Differences in billing structure also play a part. In the US, cell phone
subscribers pay up front for using the (already inefficient)  
infrastructure: They pay high monthly fees just for having a cell at all.
Outside the US this billing structure is often different. It's quite
common to be able to pay-as-you-go for cell phones; and as a result you
become much more conscious of using the voice network since each
individual call costs more. SMS becomes a much more attractive alternative
in such a scheme, since SMS costs so much less. (It uses much less of the
network, after all.) But in the U.S., once you've paid your high monthly
fee you might as well just make voice calls since you've practically paid
for them already.

I'm not sure what it'll take to reverse this. I personally love SMS;  I
got hooked on it while I was living in Barcelona, and I love being able to
send messages from a noisy bar. Perhaps some enterprising provider will be
able to slowly ratchet down the monthly fee and the free voice minutes, in
return for lots of SMS messages in the plan?  Who's to say.
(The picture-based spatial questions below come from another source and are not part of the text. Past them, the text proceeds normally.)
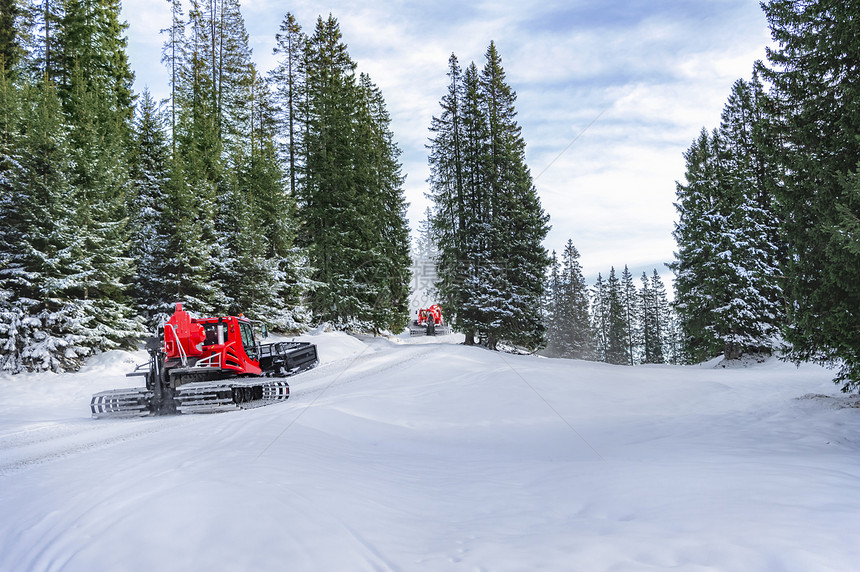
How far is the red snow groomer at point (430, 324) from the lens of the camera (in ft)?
129

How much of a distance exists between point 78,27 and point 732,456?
35.1 meters

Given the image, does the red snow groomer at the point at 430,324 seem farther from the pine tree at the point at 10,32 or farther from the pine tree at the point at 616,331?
the pine tree at the point at 10,32

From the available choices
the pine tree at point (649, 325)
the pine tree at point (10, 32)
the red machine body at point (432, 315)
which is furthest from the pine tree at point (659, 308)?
the pine tree at point (10, 32)

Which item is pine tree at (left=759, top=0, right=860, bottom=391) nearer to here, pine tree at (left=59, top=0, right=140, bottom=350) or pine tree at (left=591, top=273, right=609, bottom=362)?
pine tree at (left=59, top=0, right=140, bottom=350)

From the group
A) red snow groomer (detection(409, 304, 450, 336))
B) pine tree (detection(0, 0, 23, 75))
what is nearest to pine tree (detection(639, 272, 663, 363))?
red snow groomer (detection(409, 304, 450, 336))

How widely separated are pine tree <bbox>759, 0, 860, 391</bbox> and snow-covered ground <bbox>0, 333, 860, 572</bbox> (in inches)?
64.0

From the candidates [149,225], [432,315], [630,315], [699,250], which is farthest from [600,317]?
[149,225]

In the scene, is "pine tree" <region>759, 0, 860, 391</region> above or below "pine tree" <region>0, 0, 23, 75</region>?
below

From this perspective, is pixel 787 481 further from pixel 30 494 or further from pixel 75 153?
pixel 75 153

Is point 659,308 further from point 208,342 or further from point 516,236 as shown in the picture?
point 208,342

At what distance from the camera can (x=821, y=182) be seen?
9.04 meters

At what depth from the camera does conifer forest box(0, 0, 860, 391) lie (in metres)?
15.9

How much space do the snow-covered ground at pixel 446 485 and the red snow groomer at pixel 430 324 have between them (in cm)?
2774

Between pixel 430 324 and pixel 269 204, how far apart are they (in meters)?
17.5
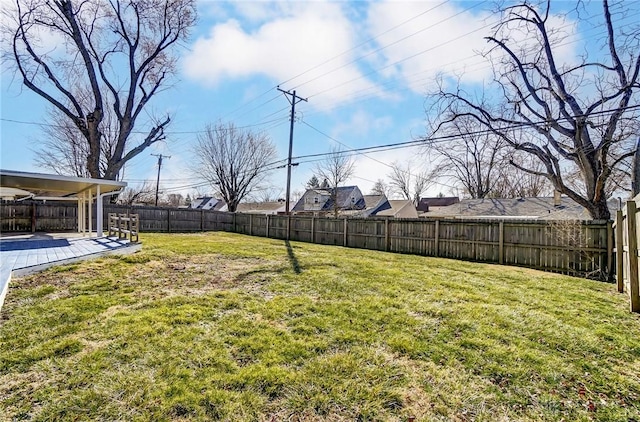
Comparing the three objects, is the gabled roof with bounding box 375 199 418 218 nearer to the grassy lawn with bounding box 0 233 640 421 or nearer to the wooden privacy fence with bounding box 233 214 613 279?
the wooden privacy fence with bounding box 233 214 613 279

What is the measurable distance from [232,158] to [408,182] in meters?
20.6

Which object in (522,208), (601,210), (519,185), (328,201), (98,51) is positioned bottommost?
(601,210)

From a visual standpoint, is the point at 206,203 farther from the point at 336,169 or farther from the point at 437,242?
the point at 437,242

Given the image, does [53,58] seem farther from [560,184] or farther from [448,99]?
[560,184]

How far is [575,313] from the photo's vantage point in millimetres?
4250

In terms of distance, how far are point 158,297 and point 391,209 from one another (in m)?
28.3

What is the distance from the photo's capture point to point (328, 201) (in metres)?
32.9

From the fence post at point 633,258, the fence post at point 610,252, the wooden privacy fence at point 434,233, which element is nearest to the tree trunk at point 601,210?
the wooden privacy fence at point 434,233

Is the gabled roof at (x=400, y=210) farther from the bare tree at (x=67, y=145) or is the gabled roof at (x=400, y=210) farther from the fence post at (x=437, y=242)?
the bare tree at (x=67, y=145)

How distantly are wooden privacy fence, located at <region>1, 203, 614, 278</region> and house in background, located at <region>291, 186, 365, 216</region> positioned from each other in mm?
14200

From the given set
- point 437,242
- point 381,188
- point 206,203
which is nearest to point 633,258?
point 437,242

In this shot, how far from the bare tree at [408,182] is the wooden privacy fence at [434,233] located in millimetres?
22795

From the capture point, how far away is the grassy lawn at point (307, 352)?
227 centimetres

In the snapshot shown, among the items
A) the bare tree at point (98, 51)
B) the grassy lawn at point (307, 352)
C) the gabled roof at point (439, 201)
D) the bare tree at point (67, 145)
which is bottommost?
the grassy lawn at point (307, 352)
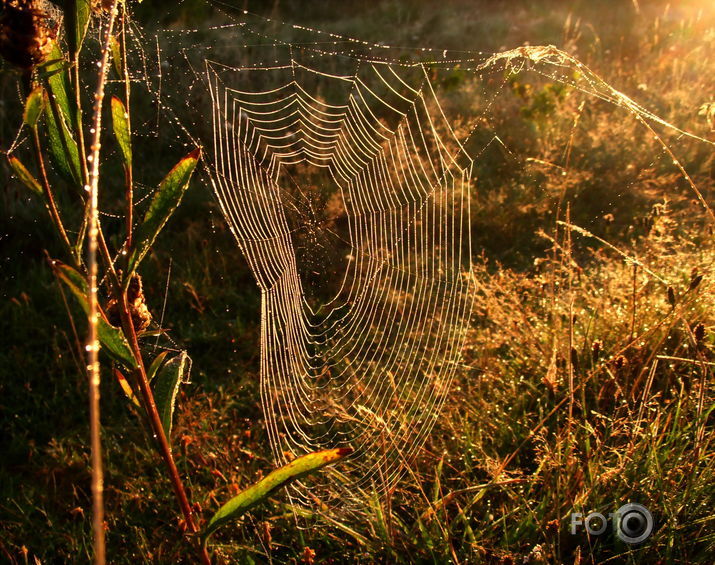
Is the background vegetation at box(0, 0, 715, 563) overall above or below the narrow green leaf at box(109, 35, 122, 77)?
below

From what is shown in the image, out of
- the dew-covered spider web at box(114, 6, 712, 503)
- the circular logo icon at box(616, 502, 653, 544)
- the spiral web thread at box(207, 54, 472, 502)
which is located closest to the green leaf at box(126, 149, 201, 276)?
the dew-covered spider web at box(114, 6, 712, 503)

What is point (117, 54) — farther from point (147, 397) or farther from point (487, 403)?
point (487, 403)

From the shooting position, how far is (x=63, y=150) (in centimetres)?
91

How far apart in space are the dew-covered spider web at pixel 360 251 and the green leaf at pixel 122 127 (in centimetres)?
80

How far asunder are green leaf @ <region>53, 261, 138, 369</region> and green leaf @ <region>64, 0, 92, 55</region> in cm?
29

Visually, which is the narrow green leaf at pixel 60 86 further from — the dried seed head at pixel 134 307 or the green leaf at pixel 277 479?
the green leaf at pixel 277 479

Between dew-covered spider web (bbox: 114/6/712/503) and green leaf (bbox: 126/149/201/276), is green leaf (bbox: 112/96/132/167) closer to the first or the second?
green leaf (bbox: 126/149/201/276)

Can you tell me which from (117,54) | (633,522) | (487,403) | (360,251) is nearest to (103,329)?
(117,54)

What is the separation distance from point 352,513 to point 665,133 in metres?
4.14

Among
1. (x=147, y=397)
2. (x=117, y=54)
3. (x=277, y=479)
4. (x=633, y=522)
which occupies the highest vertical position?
(x=117, y=54)

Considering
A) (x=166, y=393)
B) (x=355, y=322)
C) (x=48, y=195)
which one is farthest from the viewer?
(x=355, y=322)

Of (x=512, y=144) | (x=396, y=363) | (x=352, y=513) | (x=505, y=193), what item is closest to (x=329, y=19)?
(x=512, y=144)

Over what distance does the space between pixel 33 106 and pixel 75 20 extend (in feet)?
0.42

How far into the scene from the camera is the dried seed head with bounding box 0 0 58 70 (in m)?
0.75
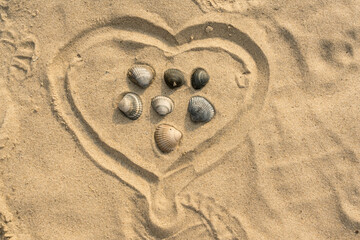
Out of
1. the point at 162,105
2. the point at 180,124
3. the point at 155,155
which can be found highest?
the point at 162,105

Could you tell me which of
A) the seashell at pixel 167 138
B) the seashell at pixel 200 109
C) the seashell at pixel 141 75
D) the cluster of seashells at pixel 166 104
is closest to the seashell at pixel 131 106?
the cluster of seashells at pixel 166 104

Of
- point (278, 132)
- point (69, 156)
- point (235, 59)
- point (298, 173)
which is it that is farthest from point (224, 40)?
point (69, 156)

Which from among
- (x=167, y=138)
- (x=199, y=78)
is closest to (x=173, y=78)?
(x=199, y=78)

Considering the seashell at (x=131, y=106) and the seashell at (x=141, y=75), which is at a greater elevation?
the seashell at (x=141, y=75)

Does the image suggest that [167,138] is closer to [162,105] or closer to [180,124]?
[180,124]

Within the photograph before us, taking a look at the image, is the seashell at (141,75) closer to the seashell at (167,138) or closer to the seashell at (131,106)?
the seashell at (131,106)

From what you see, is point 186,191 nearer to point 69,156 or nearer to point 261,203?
point 261,203

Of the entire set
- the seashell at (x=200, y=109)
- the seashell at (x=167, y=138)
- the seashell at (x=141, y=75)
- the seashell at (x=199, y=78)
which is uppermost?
the seashell at (x=141, y=75)
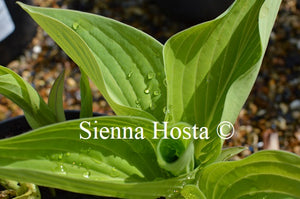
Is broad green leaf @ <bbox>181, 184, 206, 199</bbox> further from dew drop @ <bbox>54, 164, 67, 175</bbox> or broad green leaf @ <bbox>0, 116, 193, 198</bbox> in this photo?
dew drop @ <bbox>54, 164, 67, 175</bbox>

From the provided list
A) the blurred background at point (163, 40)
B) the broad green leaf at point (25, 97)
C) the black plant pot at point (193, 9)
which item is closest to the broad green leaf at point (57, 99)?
the broad green leaf at point (25, 97)

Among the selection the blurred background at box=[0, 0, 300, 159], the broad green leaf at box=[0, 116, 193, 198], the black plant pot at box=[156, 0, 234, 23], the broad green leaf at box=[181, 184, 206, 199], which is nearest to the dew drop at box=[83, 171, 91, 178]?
the broad green leaf at box=[0, 116, 193, 198]

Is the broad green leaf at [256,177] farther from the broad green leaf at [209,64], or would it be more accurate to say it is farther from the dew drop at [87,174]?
the dew drop at [87,174]

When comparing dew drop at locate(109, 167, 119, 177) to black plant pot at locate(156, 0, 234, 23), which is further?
black plant pot at locate(156, 0, 234, 23)

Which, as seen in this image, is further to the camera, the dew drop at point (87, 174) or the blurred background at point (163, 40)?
the blurred background at point (163, 40)

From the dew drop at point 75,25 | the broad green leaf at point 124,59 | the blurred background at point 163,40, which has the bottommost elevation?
the blurred background at point 163,40
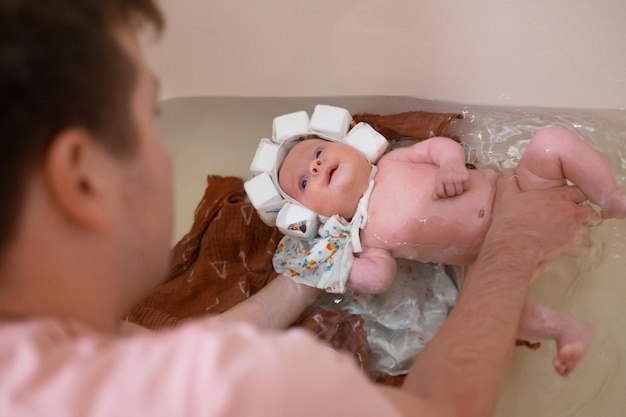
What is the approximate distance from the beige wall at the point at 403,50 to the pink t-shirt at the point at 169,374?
968mm

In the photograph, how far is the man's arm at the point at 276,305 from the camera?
106 centimetres

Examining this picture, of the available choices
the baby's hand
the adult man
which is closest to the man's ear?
the adult man

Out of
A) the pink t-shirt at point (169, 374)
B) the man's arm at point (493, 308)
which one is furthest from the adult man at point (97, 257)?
the man's arm at point (493, 308)

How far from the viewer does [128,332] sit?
84 cm

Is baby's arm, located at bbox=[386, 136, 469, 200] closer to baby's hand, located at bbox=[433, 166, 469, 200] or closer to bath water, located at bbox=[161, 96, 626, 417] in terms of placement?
baby's hand, located at bbox=[433, 166, 469, 200]

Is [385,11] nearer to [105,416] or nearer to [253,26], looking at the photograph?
[253,26]

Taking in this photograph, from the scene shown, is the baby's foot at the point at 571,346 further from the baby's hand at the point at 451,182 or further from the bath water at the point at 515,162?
the baby's hand at the point at 451,182

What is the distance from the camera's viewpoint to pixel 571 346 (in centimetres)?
85

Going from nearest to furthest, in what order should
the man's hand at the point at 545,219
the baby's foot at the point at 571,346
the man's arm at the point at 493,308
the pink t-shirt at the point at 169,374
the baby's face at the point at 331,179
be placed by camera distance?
the pink t-shirt at the point at 169,374
the man's arm at the point at 493,308
the baby's foot at the point at 571,346
the man's hand at the point at 545,219
the baby's face at the point at 331,179

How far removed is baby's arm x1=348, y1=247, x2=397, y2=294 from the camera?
1.09 metres

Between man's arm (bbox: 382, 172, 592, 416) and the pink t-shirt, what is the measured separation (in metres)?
0.24

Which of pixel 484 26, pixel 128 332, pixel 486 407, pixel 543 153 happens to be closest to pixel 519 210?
pixel 543 153

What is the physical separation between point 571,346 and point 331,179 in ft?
1.79

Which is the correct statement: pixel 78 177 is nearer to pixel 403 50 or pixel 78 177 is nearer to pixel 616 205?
pixel 616 205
One last point, and this is pretty much blind conjecture on my part.  (As
opposed to everything above, which might quality as one-eyed conjecture.)
It seems to me that many cell companies outside the U.S.  value quality of
service over being first to market. That is, it's better to get it right
than to get there first. (U.S. business literature, especially during the
dot-com boom, overemphasized the value of network lock-in, which I think
is part of the problem.) If I were running some US cell company, I would
be _embarrassed_ to say "You can send text messages, but only to other
people with our phones!" That stinks of half-assedness, doesn't it? DoCoMo
might be the clearest example of this; you need to be approved to issue
(and make money off of) iMode content. DoCoMo approves everything itself,
at its own expense.

I can picture a US company launching their own version of iMode, and
deciding not to bother with the approval process. "What's the point?"  
the execs would ask. "Approval would cost us a lot of labor, and our users
will decide quality on their own since they're the ones paying for it."
The problem is that iMode is expensive, and if the risk of wasting money
on bad content rises past a certain level, a lot of people simply won't
participate. In economics-speak, it means transaction costs would go up
because users would have to spend a lot of time worrying about the quality
of what's behind the next link ...  In the U.S. we've talked and theorized
about microcontent for years, but in Japan they built the first working
model of it. That's because all the content lives in a network where
everything can be assured of having a minimum baseline of quality.